*GIVEN EXERCISE*. Rewrite the stretch of the listing from the line containing "How far from the camera" through the line containing "3274 centimetres", changing "treeline" to "tree line" and keeping everything else the same.

(Items from a data source)
# # # # #

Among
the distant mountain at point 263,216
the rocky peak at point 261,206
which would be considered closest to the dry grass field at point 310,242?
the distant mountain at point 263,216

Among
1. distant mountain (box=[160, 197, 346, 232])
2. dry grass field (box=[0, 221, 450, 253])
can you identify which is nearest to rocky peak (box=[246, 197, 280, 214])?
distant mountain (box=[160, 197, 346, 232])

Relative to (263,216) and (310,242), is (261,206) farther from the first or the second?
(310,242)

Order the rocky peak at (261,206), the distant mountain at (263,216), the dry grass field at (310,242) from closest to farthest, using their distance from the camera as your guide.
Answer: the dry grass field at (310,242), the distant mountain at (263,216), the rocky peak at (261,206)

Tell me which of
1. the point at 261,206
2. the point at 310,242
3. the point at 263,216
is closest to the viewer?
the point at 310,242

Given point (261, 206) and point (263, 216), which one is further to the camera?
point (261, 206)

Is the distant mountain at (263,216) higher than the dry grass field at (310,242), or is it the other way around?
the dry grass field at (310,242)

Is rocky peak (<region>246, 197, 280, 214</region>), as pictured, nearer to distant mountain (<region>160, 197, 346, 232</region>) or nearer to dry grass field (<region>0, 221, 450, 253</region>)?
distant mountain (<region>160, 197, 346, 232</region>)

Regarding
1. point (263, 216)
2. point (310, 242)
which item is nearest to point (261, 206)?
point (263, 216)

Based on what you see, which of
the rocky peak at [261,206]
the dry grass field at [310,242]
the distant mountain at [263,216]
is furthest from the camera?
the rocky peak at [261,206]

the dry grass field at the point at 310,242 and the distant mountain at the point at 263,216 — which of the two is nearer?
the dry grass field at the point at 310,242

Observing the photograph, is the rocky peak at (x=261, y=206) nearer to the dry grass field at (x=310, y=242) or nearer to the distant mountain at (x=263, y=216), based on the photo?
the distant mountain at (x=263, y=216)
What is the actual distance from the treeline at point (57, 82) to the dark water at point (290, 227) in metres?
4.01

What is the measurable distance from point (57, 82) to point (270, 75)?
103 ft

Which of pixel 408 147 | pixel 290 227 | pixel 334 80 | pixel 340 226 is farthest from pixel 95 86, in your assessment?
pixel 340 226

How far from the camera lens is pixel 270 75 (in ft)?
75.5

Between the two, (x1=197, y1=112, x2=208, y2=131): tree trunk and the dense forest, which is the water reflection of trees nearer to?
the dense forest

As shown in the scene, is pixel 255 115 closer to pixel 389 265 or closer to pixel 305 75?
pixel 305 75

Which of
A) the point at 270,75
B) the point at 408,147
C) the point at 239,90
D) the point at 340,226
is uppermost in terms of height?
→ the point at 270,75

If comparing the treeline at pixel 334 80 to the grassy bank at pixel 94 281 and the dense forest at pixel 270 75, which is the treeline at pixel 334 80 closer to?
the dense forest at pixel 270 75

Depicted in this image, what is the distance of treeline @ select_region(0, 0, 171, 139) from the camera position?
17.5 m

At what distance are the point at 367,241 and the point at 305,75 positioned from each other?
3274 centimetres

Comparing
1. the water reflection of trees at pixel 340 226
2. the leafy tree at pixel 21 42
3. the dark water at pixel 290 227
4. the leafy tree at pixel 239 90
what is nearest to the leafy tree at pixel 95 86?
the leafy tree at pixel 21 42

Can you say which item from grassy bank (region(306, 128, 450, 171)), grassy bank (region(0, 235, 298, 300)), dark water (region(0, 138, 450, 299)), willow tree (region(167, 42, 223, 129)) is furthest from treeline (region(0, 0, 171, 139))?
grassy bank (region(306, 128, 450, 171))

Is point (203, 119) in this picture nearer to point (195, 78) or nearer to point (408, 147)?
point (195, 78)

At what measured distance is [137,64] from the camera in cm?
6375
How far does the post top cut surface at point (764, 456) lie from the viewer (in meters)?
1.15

# # # # #

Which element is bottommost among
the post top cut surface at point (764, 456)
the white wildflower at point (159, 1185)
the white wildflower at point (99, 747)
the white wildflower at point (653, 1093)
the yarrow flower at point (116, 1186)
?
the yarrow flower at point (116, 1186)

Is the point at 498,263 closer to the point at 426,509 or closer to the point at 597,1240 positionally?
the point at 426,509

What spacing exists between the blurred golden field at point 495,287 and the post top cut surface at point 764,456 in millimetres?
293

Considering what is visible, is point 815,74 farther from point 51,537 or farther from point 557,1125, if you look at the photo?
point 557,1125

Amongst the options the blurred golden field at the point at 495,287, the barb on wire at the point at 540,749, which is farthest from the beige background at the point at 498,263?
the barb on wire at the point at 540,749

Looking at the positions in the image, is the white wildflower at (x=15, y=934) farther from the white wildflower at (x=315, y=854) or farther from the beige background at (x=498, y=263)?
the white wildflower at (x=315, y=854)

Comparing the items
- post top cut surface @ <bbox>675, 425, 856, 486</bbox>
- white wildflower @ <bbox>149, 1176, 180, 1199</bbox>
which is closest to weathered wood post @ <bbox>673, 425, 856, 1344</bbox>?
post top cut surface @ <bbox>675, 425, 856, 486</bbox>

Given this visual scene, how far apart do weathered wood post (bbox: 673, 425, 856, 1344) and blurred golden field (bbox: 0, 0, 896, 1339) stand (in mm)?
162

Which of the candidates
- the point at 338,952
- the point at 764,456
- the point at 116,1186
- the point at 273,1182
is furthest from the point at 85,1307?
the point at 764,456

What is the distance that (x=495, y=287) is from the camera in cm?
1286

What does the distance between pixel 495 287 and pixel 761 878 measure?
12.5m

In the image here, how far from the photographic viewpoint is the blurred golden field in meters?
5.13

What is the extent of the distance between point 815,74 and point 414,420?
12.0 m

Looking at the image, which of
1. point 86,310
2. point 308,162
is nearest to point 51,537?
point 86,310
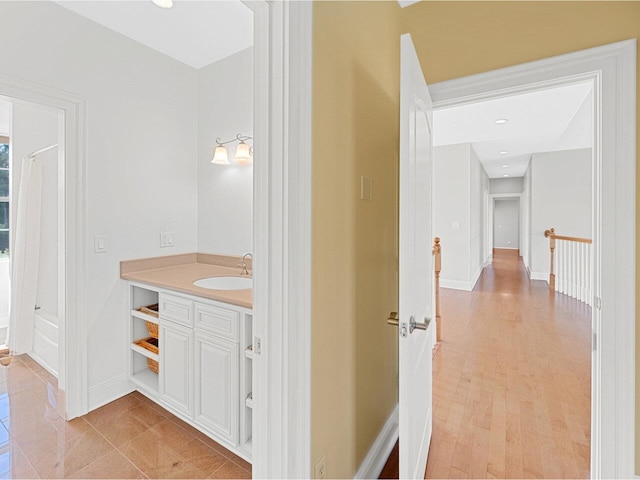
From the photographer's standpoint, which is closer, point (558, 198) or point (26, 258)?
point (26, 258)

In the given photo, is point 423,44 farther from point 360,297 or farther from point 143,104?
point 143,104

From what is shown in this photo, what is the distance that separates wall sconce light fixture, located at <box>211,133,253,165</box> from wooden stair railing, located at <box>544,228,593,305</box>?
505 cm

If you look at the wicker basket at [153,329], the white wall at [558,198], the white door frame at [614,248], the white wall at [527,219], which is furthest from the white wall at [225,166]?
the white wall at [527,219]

# # # # #

*ANSWER IN FULL*.
How far from the camera lens is pixel 270 75 (in ft)?
75.5

Between the two, (x1=197, y1=112, x2=208, y2=131): tree trunk and the dense forest, which is the water reflection of trees nearer to?
the dense forest

As shown in the scene, is pixel 255 115 closer to pixel 389 265 or closer to pixel 305 75?
pixel 305 75

Which of
A) the point at 270,75
B) the point at 408,147
C) the point at 239,90
D) the point at 340,226
is uppermost in terms of height?
→ the point at 270,75

If comparing the tree line at pixel 334 80 to the grassy bank at pixel 94 281 and the dense forest at pixel 270 75, which is the tree line at pixel 334 80 closer to?
the dense forest at pixel 270 75

Depicted in this image, what is the distance of tree line @ select_region(0, 0, 171, 139) from the camera position?
17.5 m

At what distance are the point at 367,241 and the point at 305,75 positioned from each other?
3274 centimetres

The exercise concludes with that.